* [Data rows]:
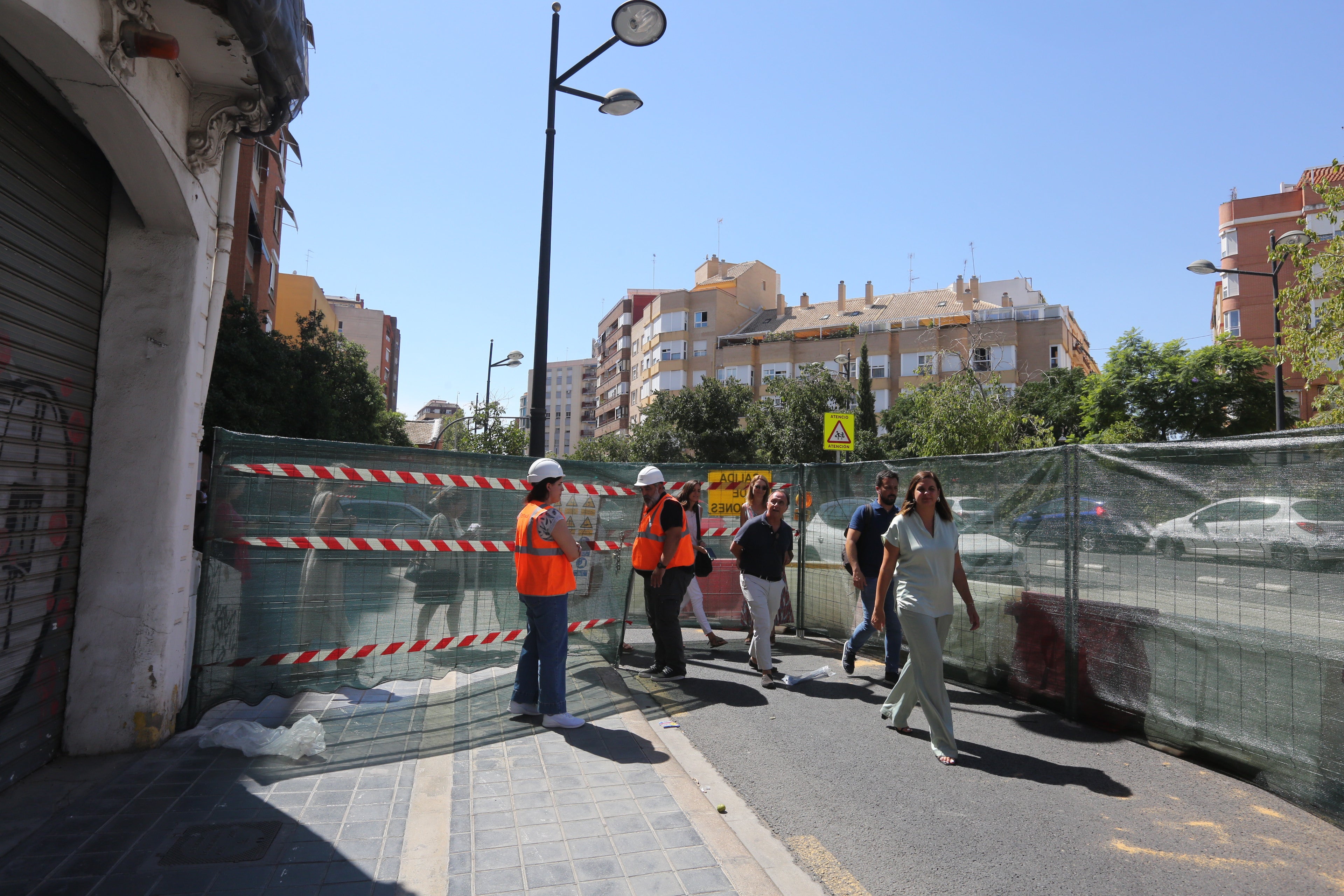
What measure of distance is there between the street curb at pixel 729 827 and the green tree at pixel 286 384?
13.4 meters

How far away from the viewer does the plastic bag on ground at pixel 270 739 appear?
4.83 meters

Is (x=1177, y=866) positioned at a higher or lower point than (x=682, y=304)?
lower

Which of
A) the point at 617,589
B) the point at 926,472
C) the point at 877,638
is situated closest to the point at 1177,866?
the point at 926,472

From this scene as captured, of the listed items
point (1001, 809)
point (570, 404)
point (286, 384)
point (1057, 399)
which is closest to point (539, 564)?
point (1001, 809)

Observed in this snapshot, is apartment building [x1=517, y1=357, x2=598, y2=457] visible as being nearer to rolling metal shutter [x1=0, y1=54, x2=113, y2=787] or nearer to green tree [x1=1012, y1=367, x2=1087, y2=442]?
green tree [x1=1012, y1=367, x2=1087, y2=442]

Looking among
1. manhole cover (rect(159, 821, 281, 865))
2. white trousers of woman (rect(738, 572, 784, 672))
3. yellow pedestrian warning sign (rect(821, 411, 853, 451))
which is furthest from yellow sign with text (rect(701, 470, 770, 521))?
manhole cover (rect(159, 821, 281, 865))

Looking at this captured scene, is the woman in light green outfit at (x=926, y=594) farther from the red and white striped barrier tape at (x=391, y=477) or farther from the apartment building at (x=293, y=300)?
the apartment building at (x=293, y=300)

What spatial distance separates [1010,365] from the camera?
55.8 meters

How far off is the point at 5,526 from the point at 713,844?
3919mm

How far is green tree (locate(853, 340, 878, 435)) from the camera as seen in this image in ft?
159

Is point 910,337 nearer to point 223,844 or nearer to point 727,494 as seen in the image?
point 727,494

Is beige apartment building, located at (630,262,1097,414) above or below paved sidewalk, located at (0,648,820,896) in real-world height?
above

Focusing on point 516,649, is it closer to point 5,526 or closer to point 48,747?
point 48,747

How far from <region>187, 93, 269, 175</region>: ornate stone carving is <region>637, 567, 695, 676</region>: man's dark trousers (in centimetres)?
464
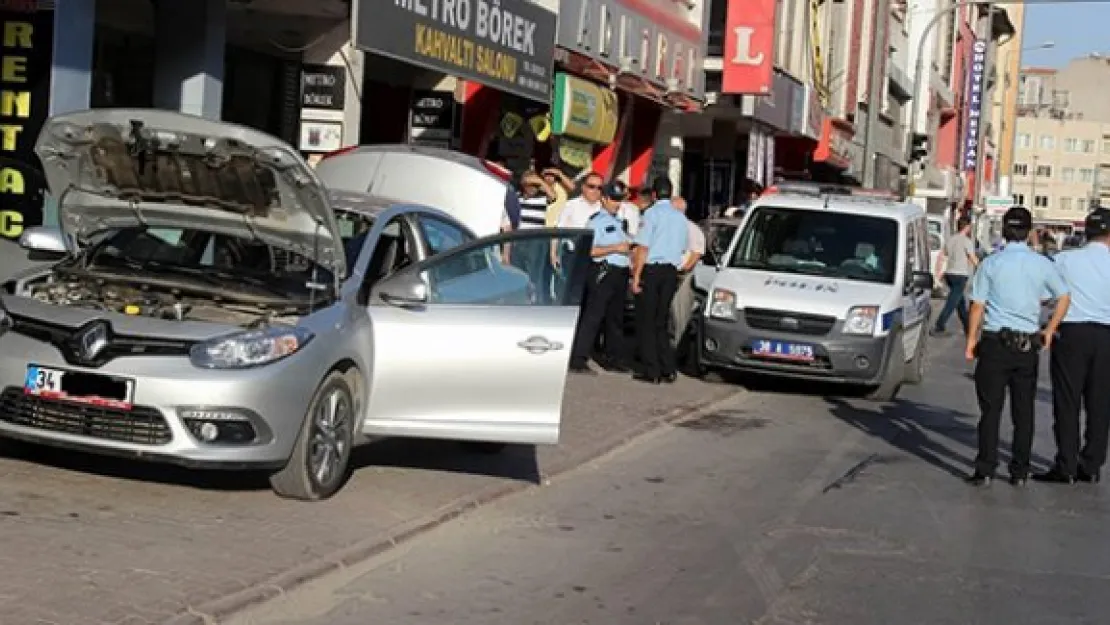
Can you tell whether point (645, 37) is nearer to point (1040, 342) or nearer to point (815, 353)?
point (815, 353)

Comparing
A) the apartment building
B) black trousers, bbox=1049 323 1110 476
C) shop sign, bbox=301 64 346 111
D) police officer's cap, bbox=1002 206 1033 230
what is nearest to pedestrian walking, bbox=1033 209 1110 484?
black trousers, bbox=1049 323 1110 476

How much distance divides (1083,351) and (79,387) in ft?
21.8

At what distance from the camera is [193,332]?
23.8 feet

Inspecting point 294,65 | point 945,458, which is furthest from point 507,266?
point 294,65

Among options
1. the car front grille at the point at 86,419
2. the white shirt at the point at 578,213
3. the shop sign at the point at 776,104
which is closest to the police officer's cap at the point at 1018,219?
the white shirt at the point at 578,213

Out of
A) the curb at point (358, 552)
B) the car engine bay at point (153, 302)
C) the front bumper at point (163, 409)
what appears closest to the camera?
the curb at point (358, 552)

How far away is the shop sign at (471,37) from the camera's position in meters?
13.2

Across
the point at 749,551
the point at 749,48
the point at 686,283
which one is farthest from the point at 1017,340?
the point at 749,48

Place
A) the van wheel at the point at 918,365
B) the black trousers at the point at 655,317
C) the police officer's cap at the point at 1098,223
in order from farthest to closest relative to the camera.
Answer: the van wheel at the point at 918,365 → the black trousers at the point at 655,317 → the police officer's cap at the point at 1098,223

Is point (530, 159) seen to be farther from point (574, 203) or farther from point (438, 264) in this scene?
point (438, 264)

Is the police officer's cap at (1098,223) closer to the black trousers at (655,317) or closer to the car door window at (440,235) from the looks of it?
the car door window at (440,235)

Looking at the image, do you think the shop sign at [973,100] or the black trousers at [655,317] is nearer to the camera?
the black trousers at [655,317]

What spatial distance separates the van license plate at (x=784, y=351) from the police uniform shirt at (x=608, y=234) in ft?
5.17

* [Instructions to follow]: Repeat only the lines running from the line that contains "Can you tell" through the last line above, inclusive.

* [Answer to this task]:
Can you tell whether point (645, 37) is nearer to point (1040, 342) or nearer to point (815, 353)?
point (815, 353)

Comparing
A) the apartment building
B) black trousers, bbox=1049 323 1110 476
C) shop sign, bbox=301 64 346 111
D) police officer's cap, bbox=1002 206 1033 230
what is nearest to pedestrian walking, bbox=1033 209 1110 484?
black trousers, bbox=1049 323 1110 476

How much distance divides (1083,351) and (79,387) in ft?
21.8

At what distance from the camera is [193,332]?
23.8 feet

Inspecting point 294,65 | point 945,458, which is furthest from point 507,266?
point 294,65

Among options
1. the car front grille at the point at 86,419
2. the white shirt at the point at 578,213
3. the shop sign at the point at 776,104
which is closest to the police officer's cap at the point at 1018,219?
the white shirt at the point at 578,213

Out of
A) the curb at point (358, 552)
B) the car engine bay at point (153, 302)
C) the front bumper at point (163, 409)
what appears closest to the camera?
the curb at point (358, 552)

How far away is the shop sign at (471,37) from the camera's position in meters?
13.2

Across
the point at 749,551
the point at 749,48
the point at 686,283
which one is farthest from the point at 1017,340?
the point at 749,48

Place
A) the van wheel at the point at 918,365
B) the black trousers at the point at 655,317
C) the police officer's cap at the point at 1098,223
in order from farthest to closest relative to the camera.
Answer: the van wheel at the point at 918,365 → the black trousers at the point at 655,317 → the police officer's cap at the point at 1098,223

Is point (530, 159) seen to be farther from point (574, 203) or farther from point (438, 264) in this scene?
point (438, 264)

Is the police officer's cap at (1098,223) closer to the black trousers at (655,317) or closer to the car door window at (440,235) from the looks of it?
the car door window at (440,235)

Looking at the image, do you think the shop sign at [973,100] or the black trousers at [655,317] is nearer to the camera?
the black trousers at [655,317]

What spatial distance separates the van license plate at (x=784, y=351) from the police uniform shirt at (x=608, y=234) in ft?
5.17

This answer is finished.